26 – 100 in alphabetical order: Reese Schroeder, Tyson Ventures

Reese Schroeder has been a managing director at Tyson Ventures, food producer Tyson Foods’ corporate venture capital unit, since June 2017. A year later, he was put forward by his peers and included in GCV’s Rising Stars roster and the Powerlist. He is a 16-year industry veteran in the corporate venturing realm.

Schroeder had been a managing director at Motorola Solutions Venture Capital, the corporate venturing arm of US-based communications equipment maker Motorola Solutions, for 13 years from 2004, and he was nominated to GCV’s Powerlist from 2012 to 2014 then again from 2016 to 2017.

In 2016, he was bestowed the Lifetime Achievement Award by GCV because of “his outstanding, enduring success at the helm of Motorola Solutions Venture Capital, but also in recognition of his invaluable support of the wider venturing ecosystem”.

After more than two decades with the Motorola corporation, Schroeder embarked on a new career path within the CVC industry, joining Tyson Ventures as a managing director, where he oversaw the unit’s inception.

He said for the Rising Stars profile in 2018: “I was very happy in my role at Motorola, and I think they were still very happy with me.

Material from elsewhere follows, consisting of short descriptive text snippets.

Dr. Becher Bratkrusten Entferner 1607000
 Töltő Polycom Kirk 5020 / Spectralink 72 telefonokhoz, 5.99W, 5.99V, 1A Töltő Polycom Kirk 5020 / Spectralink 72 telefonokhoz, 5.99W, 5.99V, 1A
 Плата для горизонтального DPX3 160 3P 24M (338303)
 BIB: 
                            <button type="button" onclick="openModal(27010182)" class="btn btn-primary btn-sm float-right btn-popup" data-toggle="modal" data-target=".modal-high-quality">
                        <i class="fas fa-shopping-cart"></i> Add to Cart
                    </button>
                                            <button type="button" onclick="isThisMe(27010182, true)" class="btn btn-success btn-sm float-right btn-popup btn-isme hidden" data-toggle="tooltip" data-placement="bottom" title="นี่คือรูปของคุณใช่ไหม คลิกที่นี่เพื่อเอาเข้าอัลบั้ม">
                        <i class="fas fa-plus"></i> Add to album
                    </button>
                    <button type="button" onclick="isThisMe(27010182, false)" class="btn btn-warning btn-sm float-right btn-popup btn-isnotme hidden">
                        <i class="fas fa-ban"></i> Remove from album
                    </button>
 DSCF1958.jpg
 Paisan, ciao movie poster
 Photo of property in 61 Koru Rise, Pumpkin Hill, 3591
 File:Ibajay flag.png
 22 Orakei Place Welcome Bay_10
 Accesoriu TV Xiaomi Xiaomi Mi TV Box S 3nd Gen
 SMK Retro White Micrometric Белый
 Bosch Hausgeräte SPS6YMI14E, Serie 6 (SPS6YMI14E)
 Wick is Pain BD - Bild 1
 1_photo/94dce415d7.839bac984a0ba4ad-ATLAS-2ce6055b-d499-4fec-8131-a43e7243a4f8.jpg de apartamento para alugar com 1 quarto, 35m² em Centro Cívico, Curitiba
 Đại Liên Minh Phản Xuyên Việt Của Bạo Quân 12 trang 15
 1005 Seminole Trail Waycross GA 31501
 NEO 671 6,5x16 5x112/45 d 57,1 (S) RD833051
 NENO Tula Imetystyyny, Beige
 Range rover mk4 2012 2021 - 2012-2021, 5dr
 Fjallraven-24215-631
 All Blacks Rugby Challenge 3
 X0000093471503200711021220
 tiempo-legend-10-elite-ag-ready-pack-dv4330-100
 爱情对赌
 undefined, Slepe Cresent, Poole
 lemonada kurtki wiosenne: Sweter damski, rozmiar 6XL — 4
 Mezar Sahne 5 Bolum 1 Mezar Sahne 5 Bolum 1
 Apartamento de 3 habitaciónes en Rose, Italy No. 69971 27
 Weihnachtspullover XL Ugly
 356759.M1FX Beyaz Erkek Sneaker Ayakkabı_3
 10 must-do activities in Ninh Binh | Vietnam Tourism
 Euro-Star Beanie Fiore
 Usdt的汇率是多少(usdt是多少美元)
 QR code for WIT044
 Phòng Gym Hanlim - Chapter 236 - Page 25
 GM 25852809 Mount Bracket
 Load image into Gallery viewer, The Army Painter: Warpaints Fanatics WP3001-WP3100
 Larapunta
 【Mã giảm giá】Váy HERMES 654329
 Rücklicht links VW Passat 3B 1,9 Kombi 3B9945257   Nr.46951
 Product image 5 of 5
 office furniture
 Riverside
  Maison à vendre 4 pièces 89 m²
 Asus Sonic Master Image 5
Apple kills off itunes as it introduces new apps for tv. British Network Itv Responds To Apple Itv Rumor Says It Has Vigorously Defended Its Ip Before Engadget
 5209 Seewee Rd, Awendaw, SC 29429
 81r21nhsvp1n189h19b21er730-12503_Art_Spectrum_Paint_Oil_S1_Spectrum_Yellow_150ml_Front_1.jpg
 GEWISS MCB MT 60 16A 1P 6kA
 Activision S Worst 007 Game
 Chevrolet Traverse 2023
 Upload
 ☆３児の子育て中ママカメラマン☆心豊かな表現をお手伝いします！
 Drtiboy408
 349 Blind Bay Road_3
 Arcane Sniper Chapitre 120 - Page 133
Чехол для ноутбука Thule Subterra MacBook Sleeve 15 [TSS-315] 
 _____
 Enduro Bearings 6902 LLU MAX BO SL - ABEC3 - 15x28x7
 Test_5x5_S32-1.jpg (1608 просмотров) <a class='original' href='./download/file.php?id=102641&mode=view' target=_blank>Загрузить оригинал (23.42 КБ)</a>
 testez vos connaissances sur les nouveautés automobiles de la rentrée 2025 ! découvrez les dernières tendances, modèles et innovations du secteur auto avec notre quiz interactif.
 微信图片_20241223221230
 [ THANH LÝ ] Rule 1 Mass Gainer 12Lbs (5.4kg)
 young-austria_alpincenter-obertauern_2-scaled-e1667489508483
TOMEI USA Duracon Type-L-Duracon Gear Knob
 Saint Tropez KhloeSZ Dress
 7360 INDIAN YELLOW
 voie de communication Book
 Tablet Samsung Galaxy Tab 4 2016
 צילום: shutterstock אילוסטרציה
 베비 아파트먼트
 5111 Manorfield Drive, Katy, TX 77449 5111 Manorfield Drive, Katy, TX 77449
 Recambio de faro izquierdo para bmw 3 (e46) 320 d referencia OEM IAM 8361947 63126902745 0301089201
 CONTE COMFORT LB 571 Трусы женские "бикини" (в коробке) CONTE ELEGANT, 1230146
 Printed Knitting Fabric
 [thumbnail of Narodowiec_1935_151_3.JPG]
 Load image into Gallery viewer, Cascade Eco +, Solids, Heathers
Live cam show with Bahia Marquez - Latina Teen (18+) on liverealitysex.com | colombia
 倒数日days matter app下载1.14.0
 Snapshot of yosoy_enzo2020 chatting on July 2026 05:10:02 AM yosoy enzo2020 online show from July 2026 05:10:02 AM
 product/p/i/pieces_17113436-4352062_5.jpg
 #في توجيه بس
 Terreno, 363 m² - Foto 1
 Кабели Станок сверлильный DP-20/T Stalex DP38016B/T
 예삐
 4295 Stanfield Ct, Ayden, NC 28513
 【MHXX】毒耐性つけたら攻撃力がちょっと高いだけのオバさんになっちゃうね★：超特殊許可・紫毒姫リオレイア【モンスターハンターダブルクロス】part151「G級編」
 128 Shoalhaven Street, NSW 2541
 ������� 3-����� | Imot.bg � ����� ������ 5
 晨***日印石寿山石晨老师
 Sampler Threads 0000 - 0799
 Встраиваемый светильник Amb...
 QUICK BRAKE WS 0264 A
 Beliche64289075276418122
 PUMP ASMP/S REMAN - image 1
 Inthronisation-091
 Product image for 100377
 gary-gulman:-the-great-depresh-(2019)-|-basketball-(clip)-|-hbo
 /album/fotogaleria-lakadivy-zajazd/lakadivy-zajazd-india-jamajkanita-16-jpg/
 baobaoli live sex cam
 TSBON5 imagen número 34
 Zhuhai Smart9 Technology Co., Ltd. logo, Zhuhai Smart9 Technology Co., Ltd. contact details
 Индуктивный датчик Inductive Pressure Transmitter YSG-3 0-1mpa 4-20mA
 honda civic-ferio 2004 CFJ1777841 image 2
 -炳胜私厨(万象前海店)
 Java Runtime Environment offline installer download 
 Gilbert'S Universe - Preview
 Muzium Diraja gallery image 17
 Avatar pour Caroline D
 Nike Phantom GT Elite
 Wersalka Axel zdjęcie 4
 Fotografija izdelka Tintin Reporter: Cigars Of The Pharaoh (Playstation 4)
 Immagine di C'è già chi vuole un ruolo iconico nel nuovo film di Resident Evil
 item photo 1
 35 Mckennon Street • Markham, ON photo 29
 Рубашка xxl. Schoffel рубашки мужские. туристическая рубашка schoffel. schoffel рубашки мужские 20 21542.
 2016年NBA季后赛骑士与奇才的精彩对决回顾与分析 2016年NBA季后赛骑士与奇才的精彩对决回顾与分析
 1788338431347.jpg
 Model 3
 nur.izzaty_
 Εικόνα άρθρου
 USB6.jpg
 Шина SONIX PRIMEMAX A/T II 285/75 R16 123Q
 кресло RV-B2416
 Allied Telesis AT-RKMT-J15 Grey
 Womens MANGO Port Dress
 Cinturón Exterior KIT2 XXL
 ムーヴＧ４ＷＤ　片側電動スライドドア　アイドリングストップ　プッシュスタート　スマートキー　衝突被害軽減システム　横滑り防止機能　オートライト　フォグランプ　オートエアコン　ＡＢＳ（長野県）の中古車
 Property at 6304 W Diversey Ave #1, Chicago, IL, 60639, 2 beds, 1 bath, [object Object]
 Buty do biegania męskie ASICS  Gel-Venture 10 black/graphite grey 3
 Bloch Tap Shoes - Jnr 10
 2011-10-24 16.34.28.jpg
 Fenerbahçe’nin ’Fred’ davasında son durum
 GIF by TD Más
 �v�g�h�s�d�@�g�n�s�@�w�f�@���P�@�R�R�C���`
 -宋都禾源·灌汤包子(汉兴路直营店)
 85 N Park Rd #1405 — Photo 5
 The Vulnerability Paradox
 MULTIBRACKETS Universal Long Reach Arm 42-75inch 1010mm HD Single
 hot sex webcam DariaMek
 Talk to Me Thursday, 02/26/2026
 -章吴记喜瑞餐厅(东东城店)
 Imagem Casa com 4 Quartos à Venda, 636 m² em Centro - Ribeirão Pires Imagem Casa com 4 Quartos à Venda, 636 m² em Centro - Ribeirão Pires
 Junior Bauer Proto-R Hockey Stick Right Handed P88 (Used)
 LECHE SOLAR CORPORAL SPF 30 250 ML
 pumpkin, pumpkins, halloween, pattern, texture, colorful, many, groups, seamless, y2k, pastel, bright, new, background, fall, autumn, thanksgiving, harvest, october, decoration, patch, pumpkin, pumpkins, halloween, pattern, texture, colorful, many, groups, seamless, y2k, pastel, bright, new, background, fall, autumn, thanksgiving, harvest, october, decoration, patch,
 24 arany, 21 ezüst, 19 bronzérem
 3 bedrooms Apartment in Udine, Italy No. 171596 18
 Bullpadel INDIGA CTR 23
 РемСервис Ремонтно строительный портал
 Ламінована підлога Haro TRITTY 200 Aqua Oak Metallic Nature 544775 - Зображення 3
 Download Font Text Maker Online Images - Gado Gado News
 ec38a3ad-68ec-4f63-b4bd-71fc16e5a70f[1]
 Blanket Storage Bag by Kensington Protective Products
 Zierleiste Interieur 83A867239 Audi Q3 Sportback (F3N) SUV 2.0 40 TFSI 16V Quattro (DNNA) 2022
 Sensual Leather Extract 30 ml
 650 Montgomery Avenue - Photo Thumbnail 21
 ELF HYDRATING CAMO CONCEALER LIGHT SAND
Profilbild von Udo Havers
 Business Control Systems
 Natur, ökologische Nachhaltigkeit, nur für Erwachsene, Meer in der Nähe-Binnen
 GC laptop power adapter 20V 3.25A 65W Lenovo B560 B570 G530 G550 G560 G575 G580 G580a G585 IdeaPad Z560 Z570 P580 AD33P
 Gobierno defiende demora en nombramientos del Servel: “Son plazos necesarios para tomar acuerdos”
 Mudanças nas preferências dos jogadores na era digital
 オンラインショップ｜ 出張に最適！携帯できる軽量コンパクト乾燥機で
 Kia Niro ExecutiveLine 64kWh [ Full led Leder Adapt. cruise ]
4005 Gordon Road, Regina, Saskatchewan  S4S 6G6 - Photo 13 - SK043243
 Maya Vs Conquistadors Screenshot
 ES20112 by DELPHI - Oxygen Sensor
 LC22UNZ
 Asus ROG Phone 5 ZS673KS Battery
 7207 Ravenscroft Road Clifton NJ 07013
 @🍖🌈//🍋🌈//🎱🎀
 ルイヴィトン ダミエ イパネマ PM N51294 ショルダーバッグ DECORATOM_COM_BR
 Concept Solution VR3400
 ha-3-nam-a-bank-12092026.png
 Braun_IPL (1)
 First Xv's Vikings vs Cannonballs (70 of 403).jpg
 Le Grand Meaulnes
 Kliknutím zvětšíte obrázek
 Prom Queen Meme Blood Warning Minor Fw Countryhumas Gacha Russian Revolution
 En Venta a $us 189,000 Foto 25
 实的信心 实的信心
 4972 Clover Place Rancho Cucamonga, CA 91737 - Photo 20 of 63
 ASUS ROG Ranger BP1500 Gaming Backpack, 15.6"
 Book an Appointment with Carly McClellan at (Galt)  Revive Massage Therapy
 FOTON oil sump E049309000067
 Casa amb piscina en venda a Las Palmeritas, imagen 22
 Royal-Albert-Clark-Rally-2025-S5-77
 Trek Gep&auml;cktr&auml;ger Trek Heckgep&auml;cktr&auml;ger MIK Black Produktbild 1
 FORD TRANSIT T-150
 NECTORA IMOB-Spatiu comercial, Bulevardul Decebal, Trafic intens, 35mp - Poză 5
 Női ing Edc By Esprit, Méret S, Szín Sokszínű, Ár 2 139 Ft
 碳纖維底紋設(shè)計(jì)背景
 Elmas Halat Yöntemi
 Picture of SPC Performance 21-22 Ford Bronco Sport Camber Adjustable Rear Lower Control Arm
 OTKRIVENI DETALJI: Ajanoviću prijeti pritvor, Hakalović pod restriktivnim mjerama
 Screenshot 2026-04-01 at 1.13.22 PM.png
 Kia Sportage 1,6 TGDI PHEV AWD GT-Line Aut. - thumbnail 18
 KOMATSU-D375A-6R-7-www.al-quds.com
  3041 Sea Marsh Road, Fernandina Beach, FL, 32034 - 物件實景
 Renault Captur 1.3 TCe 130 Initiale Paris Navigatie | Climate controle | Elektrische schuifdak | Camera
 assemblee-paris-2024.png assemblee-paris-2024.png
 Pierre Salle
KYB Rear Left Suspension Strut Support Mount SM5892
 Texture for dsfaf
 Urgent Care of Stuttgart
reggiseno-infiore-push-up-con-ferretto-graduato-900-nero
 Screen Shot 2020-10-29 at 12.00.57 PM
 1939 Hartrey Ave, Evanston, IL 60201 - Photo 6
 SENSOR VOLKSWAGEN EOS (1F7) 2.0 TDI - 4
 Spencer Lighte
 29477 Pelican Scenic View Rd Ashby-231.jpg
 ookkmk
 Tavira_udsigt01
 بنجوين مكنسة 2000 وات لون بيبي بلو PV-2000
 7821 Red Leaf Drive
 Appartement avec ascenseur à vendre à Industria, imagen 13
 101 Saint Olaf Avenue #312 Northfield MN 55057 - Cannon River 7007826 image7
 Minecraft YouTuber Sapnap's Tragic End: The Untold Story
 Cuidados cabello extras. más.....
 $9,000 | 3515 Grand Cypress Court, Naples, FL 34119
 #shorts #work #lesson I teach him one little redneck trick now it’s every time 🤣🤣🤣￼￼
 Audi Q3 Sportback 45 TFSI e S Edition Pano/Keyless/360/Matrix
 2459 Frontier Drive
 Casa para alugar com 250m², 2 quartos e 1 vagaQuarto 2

But the Tyson opportunity came along, and it was an honour for me to be part of the founding team of a corporate venture group. It was also an occasion to enter a totally different world, moving on from 20 years in the communications industry to foodtech, which I found very intriguing.”

Tyson Ventures was set up by Tyson Foods in 2016 with an initial corpus of $150m to finance “companies developing breakthrough technologies, business models and products to sustainably feed a growing world population,” the corporation pledged at the time.

Schroeder told GCV for his Powerlist nomination this year: “We have made seven investments since our charter was approved on October 9, 2017. Five of these investments are public and two are not yet.”

Tyson Foods, in turn, seeks to implement solid strategic collaboration with Tyson Ventures’ portfolio companies. For example, in August last year, Tyson implemented Connect, a platform developed by food safety software developer FoodLogiQ. Tyson employs its manage and monitor features to enhance its supply chain and supplier management, as well as issue tracking and reporting.

FoodLogiQ was a deal led by this year’s Rising Star Tom Mastrobuoni, chief financial officer at the unit, who was nominated by Schroeder last year.

Schroeder added that apart from the partnership with FoodLogiQ, others are under way.

Other portfolio companies of Tyson Ventures likewise have innovative food-related technologies, such as:

  • Future Meat Technologies, Israel-based cell-based meat production system developer;
  • Tovala, US-based smart oven producer;
  • Beyond Meat, US-based vegetarian meat developer which filed late last year to go public on the Nasdaq and whose 6.6% stake is owned by Tyson Ventures;
  • Memphis Meats, US-based animal cell-based cultured meat producer

Tyson Ventures is active in the foodtech conference scene, too. Schroeder explained: “We participated in a number of conferences last year. This year, we will be sponsoring Future FoodTech in San Francisco and Seedcon at University of Chicago. I will also be speaking at The Hatchery in March, the new food accelerator and meeting place in Chicago.”